The 1991 Kuwait war provided Damascus the perfect opportunity to change its political allegiances. Its support for the U.S.-led war was followed by other pro-U.S. overtures, including a new willingness to resolve Syria's longstanding conflict with Israel. Damascus seemed more amenable to accepting an exchange of the Golan Heights for peace and agreed to attend the Madrid conference with Israel in October 1991. Hafez also waived the traditional Syrian demand that the Arab-Israeli conflict be resolved by the Arab-heavy United Nations, as opposed to a U.S. mediator.
The benefits to Syria were immediate and immense. The U.S. government lavished repeated praise on Hafez and dramatically upgraded bilateral relations. Hafez not only switched from the anti-U.S. to the pro-U.S. camp at a time of declining Soviet power but also successfully urged Washington to apply political pressure on Jerusalem. In the war's aftermath, President George H.W. Bush doggedly pursued a comprehensive peace.

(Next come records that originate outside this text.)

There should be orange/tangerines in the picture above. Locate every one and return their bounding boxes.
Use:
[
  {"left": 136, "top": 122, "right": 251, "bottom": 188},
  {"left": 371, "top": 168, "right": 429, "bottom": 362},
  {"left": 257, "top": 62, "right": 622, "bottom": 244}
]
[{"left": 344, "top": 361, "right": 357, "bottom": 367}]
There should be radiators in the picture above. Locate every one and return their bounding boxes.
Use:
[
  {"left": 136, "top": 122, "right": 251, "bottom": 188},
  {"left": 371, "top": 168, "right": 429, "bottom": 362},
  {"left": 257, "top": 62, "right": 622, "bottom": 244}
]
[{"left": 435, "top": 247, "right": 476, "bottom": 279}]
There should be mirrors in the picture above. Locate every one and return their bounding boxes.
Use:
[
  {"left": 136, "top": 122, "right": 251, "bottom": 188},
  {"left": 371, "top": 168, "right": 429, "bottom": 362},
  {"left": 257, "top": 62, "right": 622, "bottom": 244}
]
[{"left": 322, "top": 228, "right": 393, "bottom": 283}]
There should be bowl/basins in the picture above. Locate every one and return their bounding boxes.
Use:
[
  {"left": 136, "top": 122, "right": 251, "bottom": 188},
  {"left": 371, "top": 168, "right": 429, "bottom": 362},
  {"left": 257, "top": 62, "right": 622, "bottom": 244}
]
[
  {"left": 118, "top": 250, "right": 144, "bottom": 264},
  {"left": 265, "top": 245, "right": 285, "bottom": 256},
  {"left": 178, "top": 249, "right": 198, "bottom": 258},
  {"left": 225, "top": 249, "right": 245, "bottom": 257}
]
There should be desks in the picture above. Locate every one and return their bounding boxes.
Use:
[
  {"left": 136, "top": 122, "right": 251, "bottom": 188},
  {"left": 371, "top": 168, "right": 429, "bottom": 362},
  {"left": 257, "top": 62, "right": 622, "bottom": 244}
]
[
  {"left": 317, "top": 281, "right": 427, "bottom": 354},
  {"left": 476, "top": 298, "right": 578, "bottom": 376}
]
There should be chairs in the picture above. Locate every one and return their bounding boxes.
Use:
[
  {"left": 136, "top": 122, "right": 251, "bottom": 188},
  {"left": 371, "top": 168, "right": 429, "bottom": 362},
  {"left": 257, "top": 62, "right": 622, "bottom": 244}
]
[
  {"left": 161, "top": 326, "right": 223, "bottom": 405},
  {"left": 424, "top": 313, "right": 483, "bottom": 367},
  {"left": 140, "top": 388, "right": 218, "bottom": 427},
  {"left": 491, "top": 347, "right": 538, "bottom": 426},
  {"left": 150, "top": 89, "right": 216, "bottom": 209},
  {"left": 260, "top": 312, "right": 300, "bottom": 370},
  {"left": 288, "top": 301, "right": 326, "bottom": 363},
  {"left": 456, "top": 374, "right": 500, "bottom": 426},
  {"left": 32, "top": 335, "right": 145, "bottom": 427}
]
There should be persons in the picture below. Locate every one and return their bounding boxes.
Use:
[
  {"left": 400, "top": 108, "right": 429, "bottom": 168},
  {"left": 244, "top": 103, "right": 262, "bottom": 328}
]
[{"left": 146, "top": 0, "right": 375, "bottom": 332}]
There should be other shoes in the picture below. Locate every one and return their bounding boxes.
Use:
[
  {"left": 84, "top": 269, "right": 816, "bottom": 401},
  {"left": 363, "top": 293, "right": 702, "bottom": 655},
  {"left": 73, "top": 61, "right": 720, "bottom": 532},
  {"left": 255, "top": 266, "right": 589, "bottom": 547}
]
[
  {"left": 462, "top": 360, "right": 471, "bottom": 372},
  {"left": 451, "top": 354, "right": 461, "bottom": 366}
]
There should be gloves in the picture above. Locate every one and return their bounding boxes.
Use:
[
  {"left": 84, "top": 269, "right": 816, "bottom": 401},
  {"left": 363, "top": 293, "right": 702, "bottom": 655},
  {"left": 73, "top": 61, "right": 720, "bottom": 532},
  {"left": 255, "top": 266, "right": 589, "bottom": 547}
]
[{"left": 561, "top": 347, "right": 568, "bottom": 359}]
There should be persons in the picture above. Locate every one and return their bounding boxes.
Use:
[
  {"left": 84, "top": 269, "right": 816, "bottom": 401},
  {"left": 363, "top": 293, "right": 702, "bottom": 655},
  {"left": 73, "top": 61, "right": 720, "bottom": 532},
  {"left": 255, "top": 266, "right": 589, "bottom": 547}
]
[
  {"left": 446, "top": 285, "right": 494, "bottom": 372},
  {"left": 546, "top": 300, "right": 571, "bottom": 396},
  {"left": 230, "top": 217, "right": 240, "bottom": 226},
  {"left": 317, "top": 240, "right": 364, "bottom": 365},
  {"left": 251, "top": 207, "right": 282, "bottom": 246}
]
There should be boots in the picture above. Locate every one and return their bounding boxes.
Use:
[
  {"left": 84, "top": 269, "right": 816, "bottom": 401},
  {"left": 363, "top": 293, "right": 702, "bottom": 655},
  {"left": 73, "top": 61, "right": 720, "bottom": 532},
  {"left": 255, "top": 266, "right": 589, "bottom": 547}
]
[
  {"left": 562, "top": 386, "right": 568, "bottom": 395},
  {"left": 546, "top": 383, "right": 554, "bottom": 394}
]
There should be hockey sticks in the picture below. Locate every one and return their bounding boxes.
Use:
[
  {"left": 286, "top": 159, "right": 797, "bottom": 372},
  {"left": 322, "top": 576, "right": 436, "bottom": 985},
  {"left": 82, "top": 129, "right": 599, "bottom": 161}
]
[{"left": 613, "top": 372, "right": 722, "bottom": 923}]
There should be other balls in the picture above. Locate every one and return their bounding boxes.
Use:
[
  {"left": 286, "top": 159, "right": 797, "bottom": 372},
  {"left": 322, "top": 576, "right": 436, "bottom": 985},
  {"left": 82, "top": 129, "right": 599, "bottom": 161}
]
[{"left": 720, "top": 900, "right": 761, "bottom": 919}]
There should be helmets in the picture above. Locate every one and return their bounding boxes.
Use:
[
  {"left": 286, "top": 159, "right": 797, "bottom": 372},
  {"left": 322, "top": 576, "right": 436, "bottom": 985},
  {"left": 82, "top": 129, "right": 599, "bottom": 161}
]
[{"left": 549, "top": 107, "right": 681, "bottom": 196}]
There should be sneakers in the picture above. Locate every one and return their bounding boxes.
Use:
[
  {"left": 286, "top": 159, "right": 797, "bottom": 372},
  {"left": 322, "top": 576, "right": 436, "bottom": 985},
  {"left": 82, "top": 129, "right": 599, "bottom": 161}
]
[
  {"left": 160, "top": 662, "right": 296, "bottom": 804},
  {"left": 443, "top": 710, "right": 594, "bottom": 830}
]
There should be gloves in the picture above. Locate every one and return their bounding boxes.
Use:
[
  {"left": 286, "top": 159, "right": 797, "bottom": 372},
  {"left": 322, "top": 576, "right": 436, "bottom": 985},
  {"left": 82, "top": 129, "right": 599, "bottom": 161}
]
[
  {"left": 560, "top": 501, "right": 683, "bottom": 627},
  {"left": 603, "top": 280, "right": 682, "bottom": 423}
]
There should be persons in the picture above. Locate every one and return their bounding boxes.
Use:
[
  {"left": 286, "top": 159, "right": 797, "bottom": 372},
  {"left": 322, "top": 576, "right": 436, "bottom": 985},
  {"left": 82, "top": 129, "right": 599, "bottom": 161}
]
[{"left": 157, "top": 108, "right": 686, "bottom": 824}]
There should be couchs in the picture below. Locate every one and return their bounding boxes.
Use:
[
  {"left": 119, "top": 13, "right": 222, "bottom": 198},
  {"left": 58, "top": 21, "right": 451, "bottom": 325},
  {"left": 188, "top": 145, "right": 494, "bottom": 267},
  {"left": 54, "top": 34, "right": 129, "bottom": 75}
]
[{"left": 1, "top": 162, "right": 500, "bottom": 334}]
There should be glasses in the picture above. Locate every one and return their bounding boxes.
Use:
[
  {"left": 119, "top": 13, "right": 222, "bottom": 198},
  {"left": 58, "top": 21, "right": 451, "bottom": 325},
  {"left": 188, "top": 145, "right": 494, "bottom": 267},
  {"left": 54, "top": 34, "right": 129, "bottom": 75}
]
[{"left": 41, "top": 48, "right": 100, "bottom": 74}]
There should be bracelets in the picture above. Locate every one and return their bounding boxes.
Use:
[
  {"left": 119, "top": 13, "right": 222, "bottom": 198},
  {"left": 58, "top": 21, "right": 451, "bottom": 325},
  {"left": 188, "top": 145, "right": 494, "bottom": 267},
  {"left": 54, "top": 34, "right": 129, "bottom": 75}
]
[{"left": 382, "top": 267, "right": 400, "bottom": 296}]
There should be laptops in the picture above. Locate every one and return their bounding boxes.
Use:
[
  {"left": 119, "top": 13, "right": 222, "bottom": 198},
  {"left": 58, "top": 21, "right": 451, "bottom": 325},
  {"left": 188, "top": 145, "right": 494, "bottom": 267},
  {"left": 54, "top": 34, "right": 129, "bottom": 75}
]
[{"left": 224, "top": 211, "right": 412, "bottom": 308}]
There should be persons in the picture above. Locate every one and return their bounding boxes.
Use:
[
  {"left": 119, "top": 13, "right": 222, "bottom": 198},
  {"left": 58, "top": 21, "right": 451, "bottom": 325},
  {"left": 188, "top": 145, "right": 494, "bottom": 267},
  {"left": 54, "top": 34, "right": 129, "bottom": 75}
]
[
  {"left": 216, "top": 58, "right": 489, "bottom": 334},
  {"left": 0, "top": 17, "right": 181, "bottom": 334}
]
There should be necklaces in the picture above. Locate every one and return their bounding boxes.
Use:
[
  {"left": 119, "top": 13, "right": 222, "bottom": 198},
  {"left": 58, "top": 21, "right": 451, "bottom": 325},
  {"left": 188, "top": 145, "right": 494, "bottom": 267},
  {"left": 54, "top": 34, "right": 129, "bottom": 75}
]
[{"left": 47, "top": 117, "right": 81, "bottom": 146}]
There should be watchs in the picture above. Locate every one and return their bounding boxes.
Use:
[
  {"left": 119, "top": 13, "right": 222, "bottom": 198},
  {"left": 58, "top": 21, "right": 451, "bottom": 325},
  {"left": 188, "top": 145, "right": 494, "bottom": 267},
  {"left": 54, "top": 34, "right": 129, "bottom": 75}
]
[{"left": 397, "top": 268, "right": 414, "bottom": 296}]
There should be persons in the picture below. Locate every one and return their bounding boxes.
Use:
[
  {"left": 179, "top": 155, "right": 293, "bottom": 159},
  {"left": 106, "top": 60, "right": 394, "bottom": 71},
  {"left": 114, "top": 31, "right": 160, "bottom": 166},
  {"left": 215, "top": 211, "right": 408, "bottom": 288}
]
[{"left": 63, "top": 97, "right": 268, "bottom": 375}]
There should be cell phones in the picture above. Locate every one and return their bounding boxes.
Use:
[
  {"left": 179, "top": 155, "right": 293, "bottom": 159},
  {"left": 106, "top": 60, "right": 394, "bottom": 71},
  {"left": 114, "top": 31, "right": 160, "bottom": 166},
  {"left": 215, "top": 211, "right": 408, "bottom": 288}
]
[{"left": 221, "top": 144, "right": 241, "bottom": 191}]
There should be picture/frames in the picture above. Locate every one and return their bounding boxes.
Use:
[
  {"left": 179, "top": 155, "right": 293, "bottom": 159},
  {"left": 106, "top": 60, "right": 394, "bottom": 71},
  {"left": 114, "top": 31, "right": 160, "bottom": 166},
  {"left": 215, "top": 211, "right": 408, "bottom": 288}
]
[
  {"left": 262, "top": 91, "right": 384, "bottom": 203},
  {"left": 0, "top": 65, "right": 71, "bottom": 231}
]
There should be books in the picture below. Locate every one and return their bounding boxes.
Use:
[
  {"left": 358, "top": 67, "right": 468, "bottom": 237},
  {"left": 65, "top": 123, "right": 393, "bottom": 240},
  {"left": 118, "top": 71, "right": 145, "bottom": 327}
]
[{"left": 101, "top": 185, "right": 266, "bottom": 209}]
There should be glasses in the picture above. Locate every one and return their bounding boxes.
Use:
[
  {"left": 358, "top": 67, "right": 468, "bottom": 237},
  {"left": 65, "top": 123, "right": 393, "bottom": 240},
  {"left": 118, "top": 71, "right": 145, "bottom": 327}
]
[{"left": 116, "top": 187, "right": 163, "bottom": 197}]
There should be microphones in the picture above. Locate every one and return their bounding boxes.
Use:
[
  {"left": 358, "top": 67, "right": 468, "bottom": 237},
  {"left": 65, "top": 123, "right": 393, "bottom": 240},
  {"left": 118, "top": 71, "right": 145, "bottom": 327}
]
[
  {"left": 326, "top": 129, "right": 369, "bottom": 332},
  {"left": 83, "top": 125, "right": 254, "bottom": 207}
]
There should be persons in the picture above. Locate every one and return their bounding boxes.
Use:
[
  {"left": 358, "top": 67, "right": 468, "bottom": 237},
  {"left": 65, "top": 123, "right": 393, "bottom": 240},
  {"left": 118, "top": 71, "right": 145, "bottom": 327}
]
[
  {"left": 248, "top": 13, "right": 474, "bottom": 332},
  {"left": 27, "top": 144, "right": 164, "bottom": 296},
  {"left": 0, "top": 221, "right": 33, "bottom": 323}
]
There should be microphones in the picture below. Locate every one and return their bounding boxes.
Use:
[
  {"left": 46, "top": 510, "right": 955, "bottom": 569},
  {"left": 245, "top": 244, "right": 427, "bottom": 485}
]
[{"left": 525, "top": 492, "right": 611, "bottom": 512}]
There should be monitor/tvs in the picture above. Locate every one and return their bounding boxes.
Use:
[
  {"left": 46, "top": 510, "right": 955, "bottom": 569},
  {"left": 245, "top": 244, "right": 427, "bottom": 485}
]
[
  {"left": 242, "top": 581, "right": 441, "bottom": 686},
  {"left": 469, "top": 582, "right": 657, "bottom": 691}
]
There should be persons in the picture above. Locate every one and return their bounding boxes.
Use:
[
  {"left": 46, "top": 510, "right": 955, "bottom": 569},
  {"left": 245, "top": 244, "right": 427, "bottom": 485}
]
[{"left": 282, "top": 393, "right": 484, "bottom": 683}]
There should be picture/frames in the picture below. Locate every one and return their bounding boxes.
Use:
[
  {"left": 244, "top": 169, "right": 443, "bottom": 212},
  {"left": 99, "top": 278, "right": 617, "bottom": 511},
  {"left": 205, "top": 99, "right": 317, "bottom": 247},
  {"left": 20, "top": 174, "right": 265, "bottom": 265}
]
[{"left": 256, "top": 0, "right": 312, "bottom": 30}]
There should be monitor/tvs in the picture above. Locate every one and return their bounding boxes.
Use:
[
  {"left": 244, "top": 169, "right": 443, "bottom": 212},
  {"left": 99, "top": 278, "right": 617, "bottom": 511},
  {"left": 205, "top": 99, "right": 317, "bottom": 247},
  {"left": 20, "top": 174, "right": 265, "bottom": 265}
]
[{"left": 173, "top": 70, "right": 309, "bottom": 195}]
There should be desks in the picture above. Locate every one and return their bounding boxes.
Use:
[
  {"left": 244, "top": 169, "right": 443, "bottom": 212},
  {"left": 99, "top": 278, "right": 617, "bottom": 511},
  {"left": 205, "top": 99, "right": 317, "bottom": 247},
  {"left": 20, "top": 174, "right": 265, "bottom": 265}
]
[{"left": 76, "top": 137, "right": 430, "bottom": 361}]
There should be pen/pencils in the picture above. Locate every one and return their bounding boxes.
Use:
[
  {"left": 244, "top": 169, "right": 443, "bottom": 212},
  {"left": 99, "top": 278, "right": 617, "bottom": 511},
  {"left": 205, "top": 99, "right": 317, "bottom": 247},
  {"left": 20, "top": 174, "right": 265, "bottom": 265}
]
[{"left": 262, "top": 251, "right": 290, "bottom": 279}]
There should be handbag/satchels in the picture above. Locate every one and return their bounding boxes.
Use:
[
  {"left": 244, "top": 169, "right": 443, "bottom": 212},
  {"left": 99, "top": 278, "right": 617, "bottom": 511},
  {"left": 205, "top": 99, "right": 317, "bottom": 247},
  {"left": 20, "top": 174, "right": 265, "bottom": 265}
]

The most tangible postwar U.S. concession to Syria was over Lebanon. After fifteen years of largely futile efforts to annex the country, Syria leveraged its new Western orientation to assume a more dominant role there. The May 1991 Treaty of Brotherhood and Cooperation codified and expanded the "privileged relations" set out in the 1989 Ta'if accords, stating that the governments of Syria and Lebanon would "coordinate their economies and agricultural, industrial, commercial, transport, communications, and customs sectors." Significantly, the treaty included a formal request for Syrian troops to remain indefinitely on Lebanese soil. The United States, although critical of the treaty from the outset, turned a blind eye in exchange for continued Syrian cooperation on other fronts.
Hafez's support for the 1991 Kuwait war also paid major dividends in the Arab world and western Europe, which rewarded him handsomely with much-needed economic relief. Daniel Pipes has noted that prior to the war, "Perhaps the greatest domestic problem facing the Baath regime was the economy," which suffered from socialist "senescence," over-centralization, huge military expenditures, a very high population growth of 3.8 percent a year, annual inflation of some 50 percent, and debts of some $6 billion to the West and $9 billion to the Soviet Union. For Syria's wartime stance (even though it was entirely symbolic), Saudi Arabia and the other Gulf Cooperation Council (GCC) states lavished Damascus with grants worth more than $2.5 billion and private investments in infrastructure projects estimated at hundreds of millions of dollars. During the war, the European Community (EC) also compensated Syria for its support. The foreign ministers of most of the EC countries visited Damascus and again approved £100 million ($176 million) in economic aid that had been suspended since 1986.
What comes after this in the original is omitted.